Pleyel made the instrument, with serial number 14810, available to Chopin, already seriously ailing at the time, in the fall of 1848. After Chopin’s death in October 1849, the piano was bought by his Scottish student and friend, Jane Stirling, who then offered it to Chopin’s eldest sister, Ludwika Jedrzejewiczowa.

The piano arrived in Warsaw in 1850 — it still bears the red customs seal of Russia that ruled Warsaw at the time. It survived two world wars, including the destruction of the 1944 Warsaw Rising.

Given the provenance and the good condition of the instrument, McNulty said it is “priceless.”

Texas-born McNulty says this is the “best preserved Pleyel piano in the world,” despite having quite a dramatic history. It was played, but treated well by Chopin’s family and was not used for concert performances, also because of a failed renovation attempt.

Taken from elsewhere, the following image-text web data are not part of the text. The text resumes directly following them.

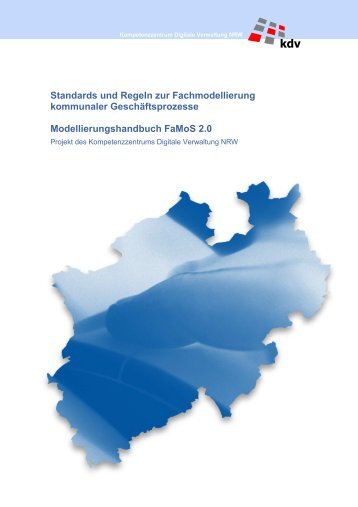 Modellierungshandbuch - d-NRW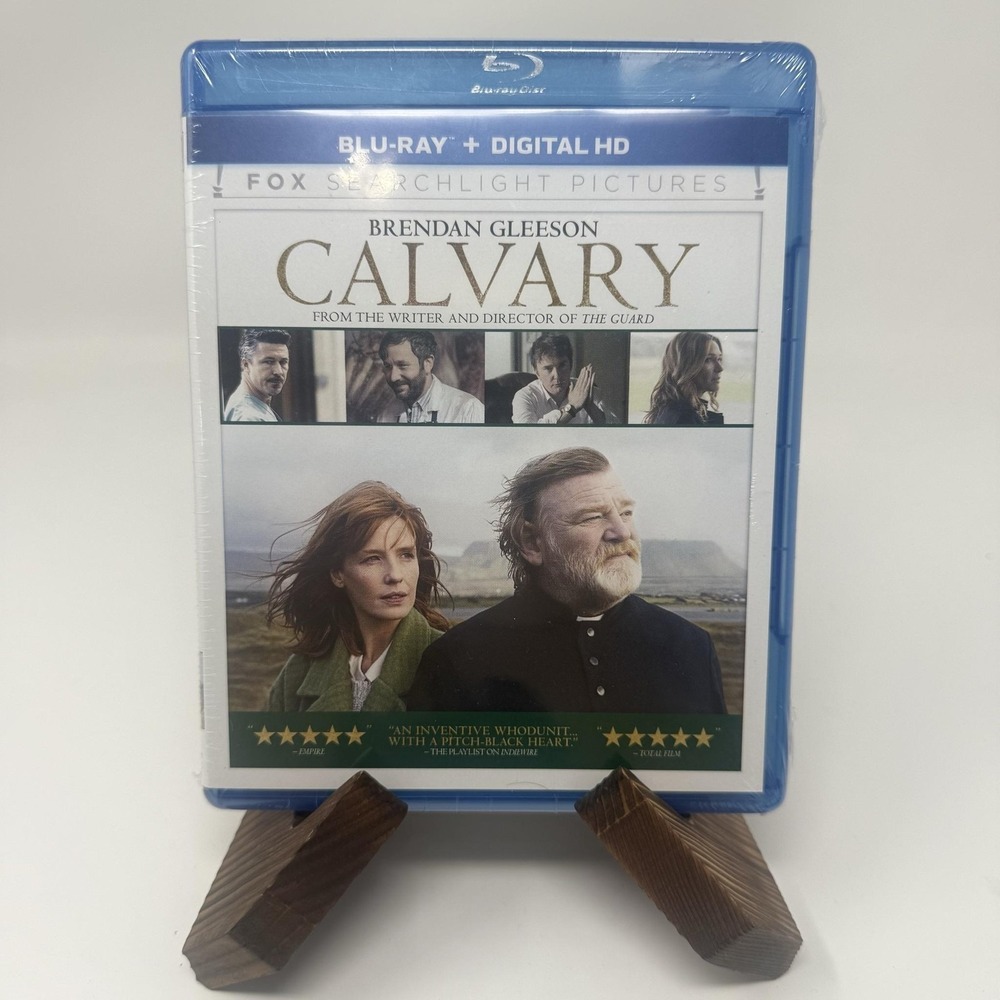 Calvary Blu-ray Digital HD Brendan Gleeson Fox Searchlight R Drama Film 2014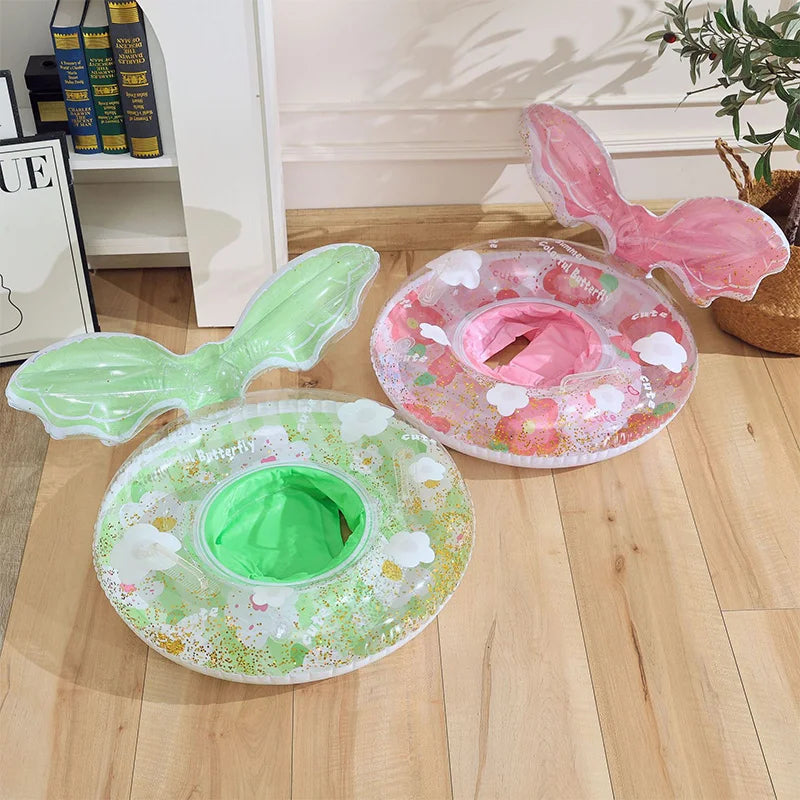Inflatable Sunshade Swim Tube | Fun Pool Float for Summer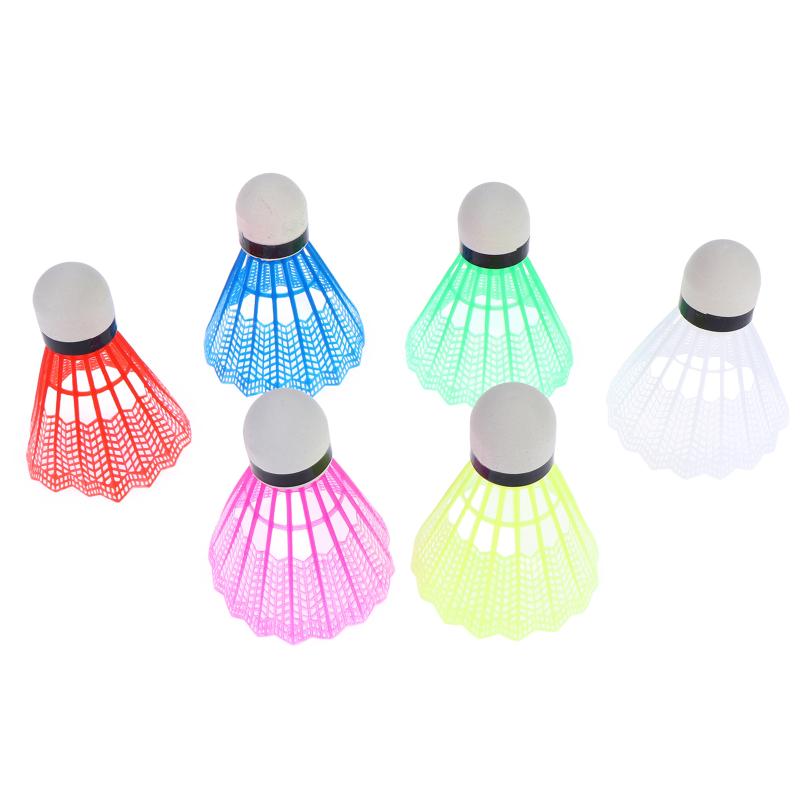 ~6/12 sztuk – wytrzymałe plast – Badminton Shuttlecock recenzja i cena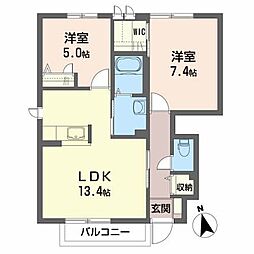 シャーメゾングリーンヒルズＢ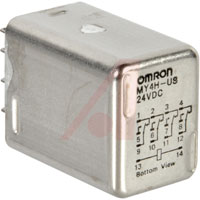 Omron Automation MY4H-US-DC24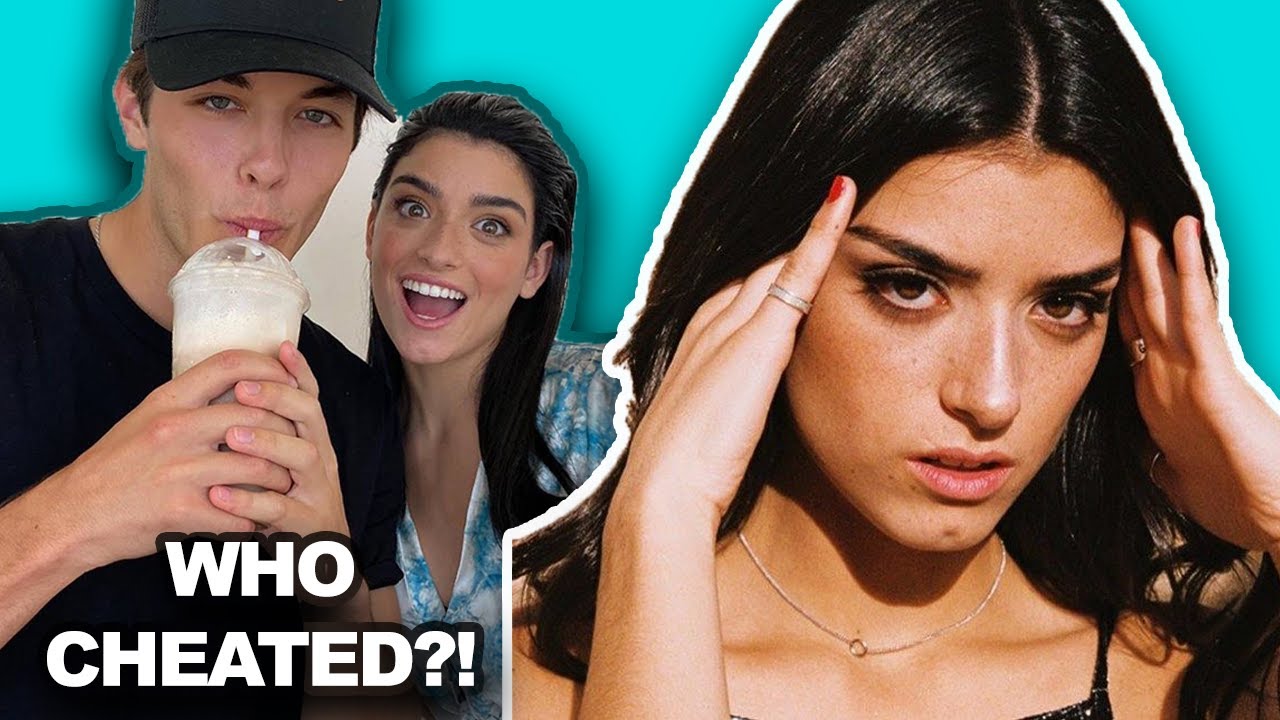 Dixie D'Amelio DENIES Cheating Allegations!! | Hollywire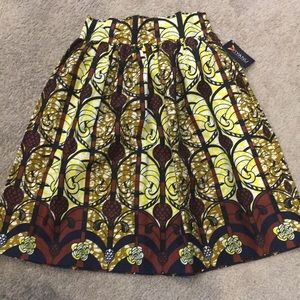 *Clearing out closet sale!* Diyanu Midi tribal skirt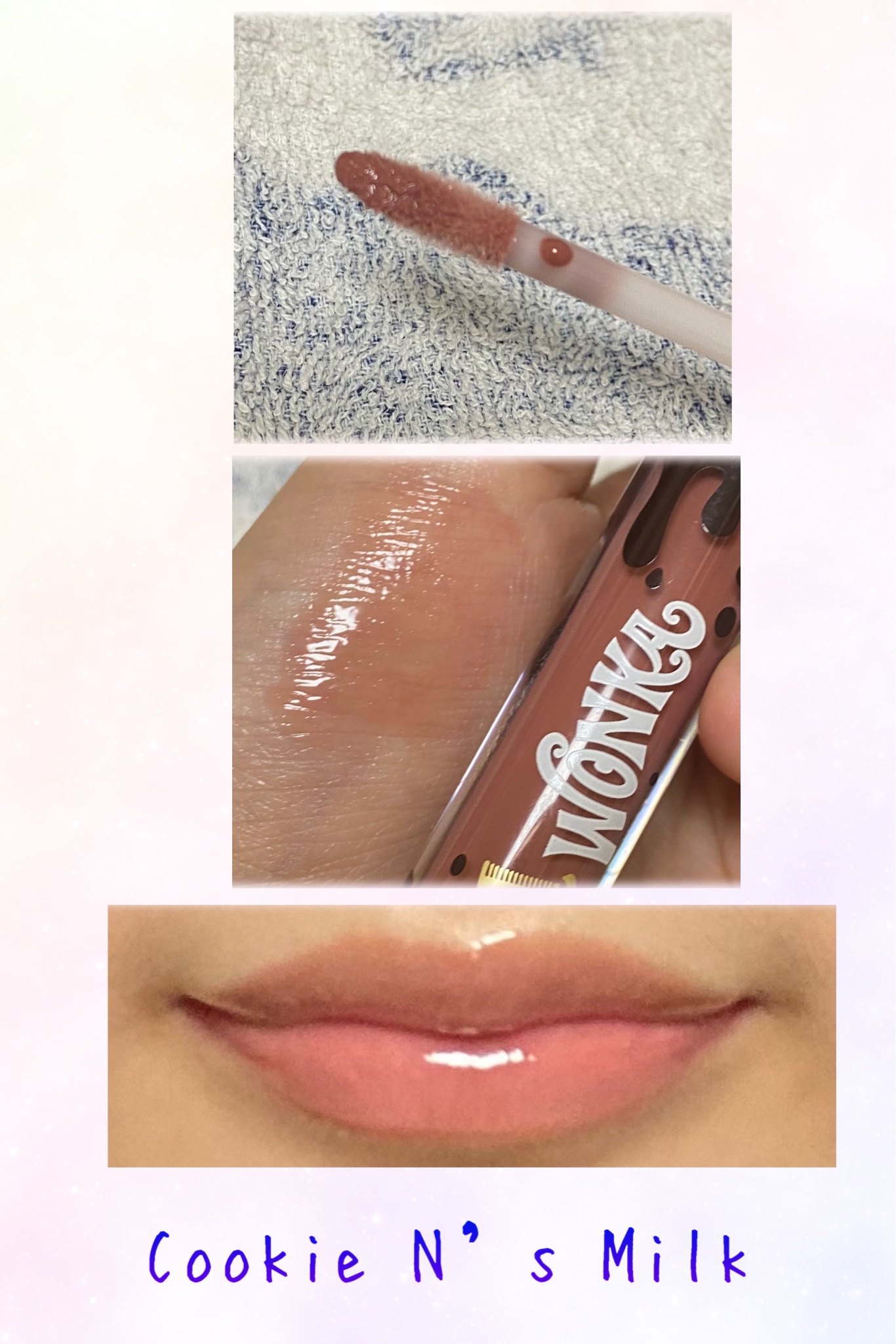 Willy wonka リップグロス/SHEGLAM/リップグロスを使ったクチコミ（3枚目）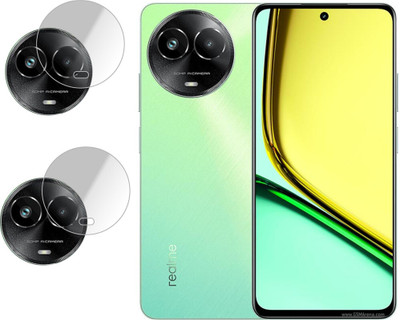 PONDRIK Camera Lens Protector for Realme C67 5G(Pack of 2)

It had most of its iron wire strings changed for much stronger and tighter modern ones during renovation in the late 1950s that destroyed its tone and put strain on the whole structure.

McNulty and museum authorities believe the current work will bring it as close as possible to the sound that Chopin heard.

“We hope it will sing for us again,” said Aleksander Laskowski, spokesman for The Frederic Chopin Institute that houses the museum.

“So an opportunity to hear the sound of Chopin’s piano as he heard it when he composed is quite likely,” Laskowski said.

McNulty, who has restored and built replicas of hundreds of historical pianos in the past 35 years , says the new sound “will be within the confines, the expectations of the builder.”

The instrument will serve as a resource for research and maybe as a model for a replica, but is not intended for performances.

Among the copies McNulty has made is the 1749 Silberman piano that Johann Sebastian Bach improvised on.

Chopin, Poland’s best known and beloved classical music composer and pianist, was born in 1810 in Zelazowa Wola near Warsaw to a Polish mother and a French father. He left Poland at 19 to broaden his musical education in Vienna and then in Paris, where he settled, composing, giving concerts and teaching the piano.

He died on Oct. 17, 1849, in Paris and is buried at the Pere Lachaise cemetery. His sister Ludwika brought his heart to Warsaw where it is in one of the pillars at the Holy Cross Church.